Each task follows an explicit phase sequence:

  • workflow.mode: direct runs implement -> verify -> review -> integrate
  • workflow.mode: pull-request runs implement -> verify -> checkpoint -> review -> integrate

Implementation and review prompts are rebuilt on demand from the task source for the current task. Runtime-only context such as retry findings, changed files, and implement output is added in the workflow prompt layer rather than being cached as a separate contract artifact.

Completion requires all of the following:

  • review verdict pass
  • no findings
  • every acceptance check passing

Review context uses actualChangedFiles derived from git diff against HEAD. In pull-request mode, changed-file context comes from the live PR snapshot instead of the local worktree diff.

Run scheduling is source-order only: task-while executes tasks in the order returned by the selected task source.
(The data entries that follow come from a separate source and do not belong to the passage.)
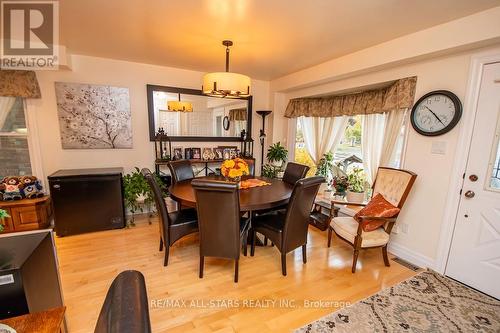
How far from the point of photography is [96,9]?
193 cm

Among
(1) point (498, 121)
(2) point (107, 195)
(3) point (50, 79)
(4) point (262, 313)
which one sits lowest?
(4) point (262, 313)

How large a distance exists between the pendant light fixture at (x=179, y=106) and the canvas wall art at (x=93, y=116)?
610mm

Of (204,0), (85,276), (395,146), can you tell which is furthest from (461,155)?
(85,276)

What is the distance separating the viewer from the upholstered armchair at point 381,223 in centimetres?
234

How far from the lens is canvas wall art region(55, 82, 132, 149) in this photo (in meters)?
3.17

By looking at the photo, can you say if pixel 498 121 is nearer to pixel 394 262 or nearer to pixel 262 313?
pixel 394 262

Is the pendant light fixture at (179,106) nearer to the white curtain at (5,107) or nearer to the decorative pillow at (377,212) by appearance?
the white curtain at (5,107)

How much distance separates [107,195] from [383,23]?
147 inches

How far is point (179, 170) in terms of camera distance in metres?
3.18

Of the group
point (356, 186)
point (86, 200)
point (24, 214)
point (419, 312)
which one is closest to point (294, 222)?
point (419, 312)

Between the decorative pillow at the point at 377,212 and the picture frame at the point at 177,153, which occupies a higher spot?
the picture frame at the point at 177,153

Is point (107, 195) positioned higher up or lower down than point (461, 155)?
lower down

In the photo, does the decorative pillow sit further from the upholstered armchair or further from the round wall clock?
the round wall clock

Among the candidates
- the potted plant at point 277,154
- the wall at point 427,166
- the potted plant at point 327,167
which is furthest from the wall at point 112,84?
the wall at point 427,166
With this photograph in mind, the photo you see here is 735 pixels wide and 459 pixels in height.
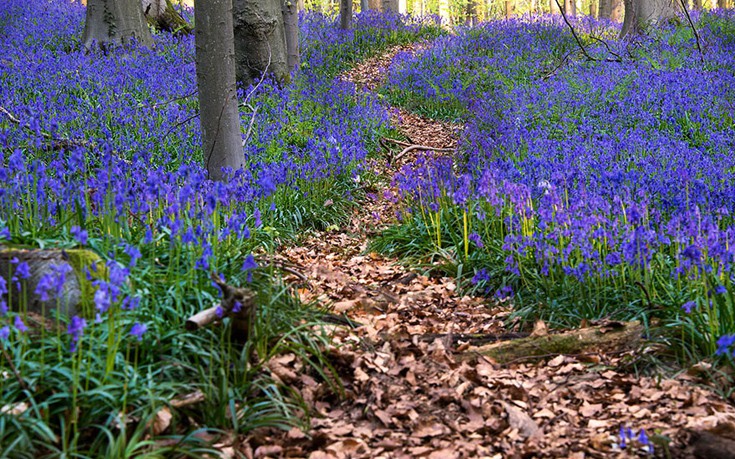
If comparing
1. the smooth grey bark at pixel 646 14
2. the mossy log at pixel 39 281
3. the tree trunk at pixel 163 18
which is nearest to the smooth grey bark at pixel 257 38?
the tree trunk at pixel 163 18

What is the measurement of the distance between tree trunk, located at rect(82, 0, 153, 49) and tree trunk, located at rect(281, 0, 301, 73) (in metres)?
2.73

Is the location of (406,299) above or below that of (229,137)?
below

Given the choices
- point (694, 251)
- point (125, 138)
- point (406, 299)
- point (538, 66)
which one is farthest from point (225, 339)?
point (538, 66)

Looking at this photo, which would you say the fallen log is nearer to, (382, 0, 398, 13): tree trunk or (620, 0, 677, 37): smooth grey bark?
(620, 0, 677, 37): smooth grey bark

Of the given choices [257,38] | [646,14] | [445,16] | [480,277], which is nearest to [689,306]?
[480,277]

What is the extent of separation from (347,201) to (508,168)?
181 cm

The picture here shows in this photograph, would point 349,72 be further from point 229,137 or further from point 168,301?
point 168,301

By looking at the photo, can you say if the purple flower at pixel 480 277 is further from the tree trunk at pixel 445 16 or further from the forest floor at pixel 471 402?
the tree trunk at pixel 445 16

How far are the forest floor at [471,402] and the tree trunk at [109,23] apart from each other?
28.5 feet

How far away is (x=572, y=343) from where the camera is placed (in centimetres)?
386

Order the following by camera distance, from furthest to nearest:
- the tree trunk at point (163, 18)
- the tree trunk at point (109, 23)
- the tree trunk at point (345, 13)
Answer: the tree trunk at point (345, 13), the tree trunk at point (163, 18), the tree trunk at point (109, 23)

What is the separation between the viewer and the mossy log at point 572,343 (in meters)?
3.79

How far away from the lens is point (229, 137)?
5.91m

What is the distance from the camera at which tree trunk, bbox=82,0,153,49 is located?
11.3m
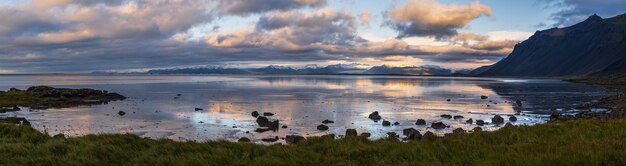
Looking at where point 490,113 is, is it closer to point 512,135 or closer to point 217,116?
point 217,116

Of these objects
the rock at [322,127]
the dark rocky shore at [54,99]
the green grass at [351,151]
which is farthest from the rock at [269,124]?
the dark rocky shore at [54,99]

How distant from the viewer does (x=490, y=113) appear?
174ft

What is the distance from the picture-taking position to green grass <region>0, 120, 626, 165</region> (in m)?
11.2

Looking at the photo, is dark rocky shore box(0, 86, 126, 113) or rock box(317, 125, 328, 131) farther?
dark rocky shore box(0, 86, 126, 113)

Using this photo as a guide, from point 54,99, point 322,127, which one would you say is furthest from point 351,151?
point 54,99

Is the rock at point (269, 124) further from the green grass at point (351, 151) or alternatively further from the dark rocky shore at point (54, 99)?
the dark rocky shore at point (54, 99)

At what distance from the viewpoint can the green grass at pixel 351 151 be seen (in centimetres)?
1122

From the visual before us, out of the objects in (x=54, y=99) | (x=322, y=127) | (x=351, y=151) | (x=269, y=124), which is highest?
(x=351, y=151)

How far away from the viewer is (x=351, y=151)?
1318cm

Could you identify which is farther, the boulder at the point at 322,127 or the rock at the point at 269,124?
the rock at the point at 269,124

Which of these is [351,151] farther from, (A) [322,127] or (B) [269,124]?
(B) [269,124]

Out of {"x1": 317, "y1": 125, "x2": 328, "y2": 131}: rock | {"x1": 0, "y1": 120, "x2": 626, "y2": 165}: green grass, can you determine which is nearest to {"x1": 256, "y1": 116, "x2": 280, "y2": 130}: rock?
{"x1": 317, "y1": 125, "x2": 328, "y2": 131}: rock

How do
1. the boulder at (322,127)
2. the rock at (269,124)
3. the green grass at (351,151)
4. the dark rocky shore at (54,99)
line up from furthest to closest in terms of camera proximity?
the dark rocky shore at (54,99)
the rock at (269,124)
the boulder at (322,127)
the green grass at (351,151)

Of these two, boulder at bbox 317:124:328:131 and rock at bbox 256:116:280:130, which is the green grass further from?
rock at bbox 256:116:280:130
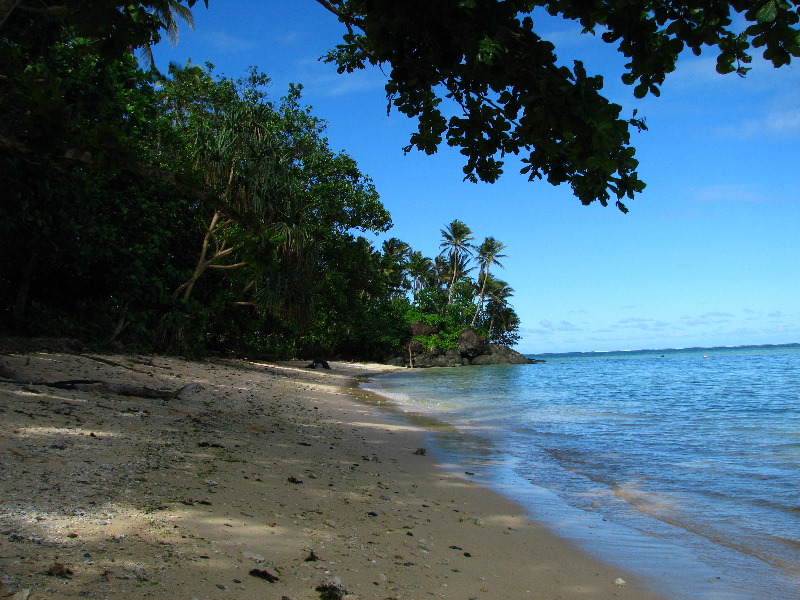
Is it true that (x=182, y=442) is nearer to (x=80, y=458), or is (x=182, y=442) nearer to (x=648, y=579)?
(x=80, y=458)

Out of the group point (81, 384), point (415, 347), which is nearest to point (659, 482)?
point (81, 384)

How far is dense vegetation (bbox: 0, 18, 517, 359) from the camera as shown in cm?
551

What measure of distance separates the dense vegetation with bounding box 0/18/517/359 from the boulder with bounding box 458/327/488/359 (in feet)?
79.6

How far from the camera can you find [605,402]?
16.8m

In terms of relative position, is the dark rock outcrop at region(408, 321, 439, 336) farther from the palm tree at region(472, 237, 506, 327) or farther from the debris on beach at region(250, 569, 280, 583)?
the debris on beach at region(250, 569, 280, 583)

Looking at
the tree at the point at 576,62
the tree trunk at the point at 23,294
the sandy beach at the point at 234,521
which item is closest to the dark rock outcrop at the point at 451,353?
the tree trunk at the point at 23,294

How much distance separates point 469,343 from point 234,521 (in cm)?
5065

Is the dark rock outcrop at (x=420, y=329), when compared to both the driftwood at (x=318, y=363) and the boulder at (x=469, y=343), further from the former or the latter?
the driftwood at (x=318, y=363)

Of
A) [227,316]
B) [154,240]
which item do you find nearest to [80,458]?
[154,240]

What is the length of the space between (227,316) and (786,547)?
19.4 meters

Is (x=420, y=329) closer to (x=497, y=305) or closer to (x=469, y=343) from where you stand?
(x=469, y=343)

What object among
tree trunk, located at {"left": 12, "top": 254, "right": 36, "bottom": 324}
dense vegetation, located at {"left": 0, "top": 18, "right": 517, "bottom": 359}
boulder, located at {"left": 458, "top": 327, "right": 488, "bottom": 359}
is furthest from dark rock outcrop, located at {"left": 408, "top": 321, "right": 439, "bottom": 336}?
tree trunk, located at {"left": 12, "top": 254, "right": 36, "bottom": 324}

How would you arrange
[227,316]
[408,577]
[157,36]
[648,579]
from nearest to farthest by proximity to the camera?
[408,577]
[648,579]
[157,36]
[227,316]

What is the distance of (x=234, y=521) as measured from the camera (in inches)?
120
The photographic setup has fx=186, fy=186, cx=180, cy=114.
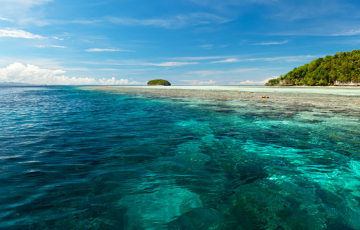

The built-in task sources do not expose a dependency-graph executor.

In pull-request mode:

  • review creates or reuses task/<slug> and an open PR against main
  • if an open PR exists but the local task branch is missing, review restores the branch from origin/task/<slug>
  • review creates a checkpoint commit with checkpoint: Task <taskId>: <title> (attempt <n>)
  • review polls every minute with no default timeout
  • review evaluates approval from a fully paginated live GraphQL PR snapshot
  • approval is driven by the freshest chatgpt-codex-connector[bot] signal after the checkpoint commit
  • active feedback includes unresolved, non-outdated review threads plus reviewer-authored review summaries and discussion comments after the current checkpoint
  • process restart re-enters review or integrate and continues the same PR flow
  • if the PR was already squash-merged before state was persisted, integrate treats it as already completed and finalizes local cleanup on resume
  • integrate checks the task source completion marker, creates the final task commit when needed, squash-merges, returns to main, and deletes the local task branch

Completion is git-first:

  • one completed task = one git commit
  • .while is runtime state and is not committed
  • completed task state stores commitSha

Built-in spec-kit Expectations

The built-in spec-kit task source parses raw Spec Kit task lines in file order. It does not require enhanced per-task metadata blocks.

Example:

## Phase 1: Core

- [ ] T001 Implement greeting
- [ ] T002 [P] Implement farewell
- [ ] T010 [P] [US1] Add scenario coverage

Current built-in spec-kit behavior:

  • task ordering follows the order in tasks.md
  • explicit task dependencies are not extracted or scheduled; execution follows tasks.md order
  • implement/review prompts include the current task line, the current phase, spec.md, plan.md, and the full tasks.md
  • completion is still written back through tasks.md checkboxes

Built-in openspec Expectations

The built-in openspec task source consumes an existing OpenSpec change directory and aligns implement/review prompts with openspec instructions apply --json.

Example configuration:

task:
  source: openspec
  maxIterations: 5

Example run:

pnpm exec task-while run --feature example-change

Current built-in openspec behavior:

  • --feature maps to openspec/changes/<change>
  • stable task handles come from explicit numbering in tasks.md, such as 1.1 and 2.3
  • execution follows the task order in tasks.md; there is no dependency graph layer for built-in OpenSpec changes
  • implement/review prompts include the current task, task group, proposal.md, design.md, expanded specs/**/*.md, full tasks.md, and the OpenSpec apply instruction/state/progress
  • completion is still written by task-while after review/integrate success; it does not adopt /opsx:apply's immediate checkbox update behavior
  • task-while consumes OpenSpec artifacts and CLI JSON, but it does not run /opsx:propose

Task retry budget is configured globally in while.yaml:

task:
  maxIterations: 2

What task-while Does Not Do

task-while does not replace Spec Kit's project-level workflow. It does not run Spec Kit commands, checklists, or hooks.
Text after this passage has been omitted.